Here’s a spoiler alert: zombies are tied to their lands, like feudal serfs in Medieval Europe. If their “lifeland” is doing well, they are going to be coming at you like strongmen. They draw energy from prosperous earth. A solution: drop every dead body far away from where they died so they will end up totally confused. They can’t assimilate well, but they don’t get assaulty or rapey like Syrian refugees—they’ll just stalk and eventually eat you with no pretense of shame or inhibition. I don’t know which is worse. If we’ve deported them enough distance (the zombies, I mean), they’ll have a hard time of all of it. Maybe drop them onto Antarctica? Google Maps fetishists will clamor for more coverage in the area to see the folly for themselves.
Not a spoiler: you wind along cramped, old-city streets, not necessarily running from zombies, but possibly. You end up at a narrow courtyard where lots of hip, young, attractive types are lounging in the spring sun. There’s a low-lying terracotta roof bordering at the back of the courtyard. You make your way onto it with your lover but you can’t seem to get physical with her. You both can’t stand the sight of having your carnal indulgences on display for the starved undead. Maybe it’s like a mirror for you.

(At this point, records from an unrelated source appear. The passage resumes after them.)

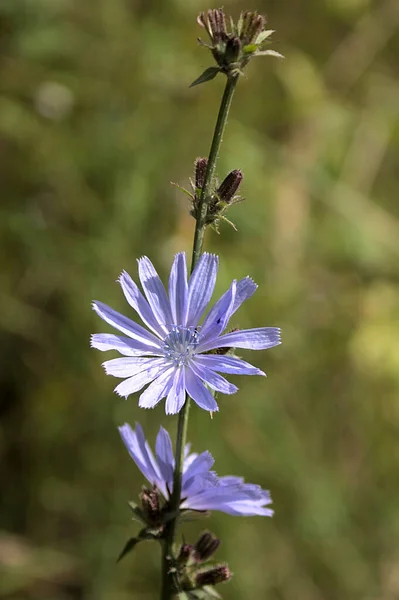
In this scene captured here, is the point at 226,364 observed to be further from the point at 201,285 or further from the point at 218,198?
the point at 218,198

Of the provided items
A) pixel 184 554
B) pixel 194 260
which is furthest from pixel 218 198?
pixel 184 554

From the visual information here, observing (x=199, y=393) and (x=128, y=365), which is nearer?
(x=199, y=393)

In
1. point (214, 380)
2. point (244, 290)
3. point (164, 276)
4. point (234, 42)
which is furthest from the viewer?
point (164, 276)

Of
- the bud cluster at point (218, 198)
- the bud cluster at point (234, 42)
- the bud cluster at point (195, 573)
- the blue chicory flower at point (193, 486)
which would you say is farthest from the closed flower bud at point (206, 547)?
the bud cluster at point (234, 42)

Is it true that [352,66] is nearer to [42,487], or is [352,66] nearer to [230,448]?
[230,448]

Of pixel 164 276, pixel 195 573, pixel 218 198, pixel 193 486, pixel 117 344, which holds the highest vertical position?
pixel 164 276

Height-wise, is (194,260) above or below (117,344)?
above

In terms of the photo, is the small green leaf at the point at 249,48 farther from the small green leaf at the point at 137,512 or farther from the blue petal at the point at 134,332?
the small green leaf at the point at 137,512
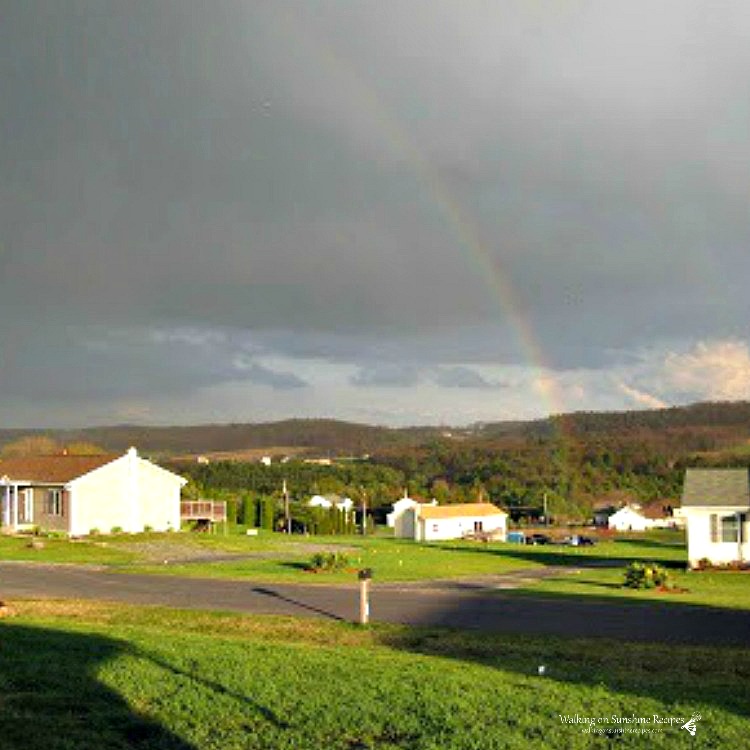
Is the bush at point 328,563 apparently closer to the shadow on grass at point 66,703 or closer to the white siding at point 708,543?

Or them. You’re pretty much content with just sitting there.
Her car is full, but that’s not the reason she leaves you on the side of the road. The scenery is pleasant enough, though. You end up back at the gymnasium bleachers soon after and take a nap on the top bench. You fall asleep wondering why there are so many snack food wrappers sticking on the scaffolding above you. She wakes you up by rattling the bleachers apart; she must’ve have some tool on her. You fall off but land safely among the dismantled wood and metal. She seems a lot taller to you this time, like she inhaled too much and kept it in. She forces you to swear never to come near her or the place again. You feign acquiescence but have no intention of keeping the promise. Next time you’ll have a knife on you and gladly make use of it.
The skeleton king sidestepped discretely to one edge of the throne room, and up a wall. He had made a mess of things, right in front of the dais, on the strip of crimson carpeting: a pile of bones. His confused courtiers gathered around the pile. The king disappeared into a dark corner of the ceiling and everyone below could sense his embarrassment.
One night I’ll wake up to find an apocalyptic movie scene being projected onto the bedroom ceiling. Suburban ceilings have the light-colored, canvassy quality that’s needed to accomplish this. I’ll note this fact, and the accuracy of the projector’s keystone adjustments in how the image’s corners neatly fill parallel the ceiling corners. The cinematic hell actually playing will pass my notice, because I don’t have the empathetic capacity to take in all the fictional destruction. I can’t ingest the constant dopamine hits from every sentient fold of molecule that brushes up against me and remain in a sane state. The end of the world in general wouldn’t be so bad—the end my world is the problem.
Later, scientists argued that the clouds are a signal of global warming, while others said they came from space dust remnants in the atmosphere, the theory that NASA now supports.
Stupid academics and their instruments. Knock on your EKG meters until they work. It’s not a cloud, it’s Mordiggian. He don’t care ’bout no timetables, only what you taste like.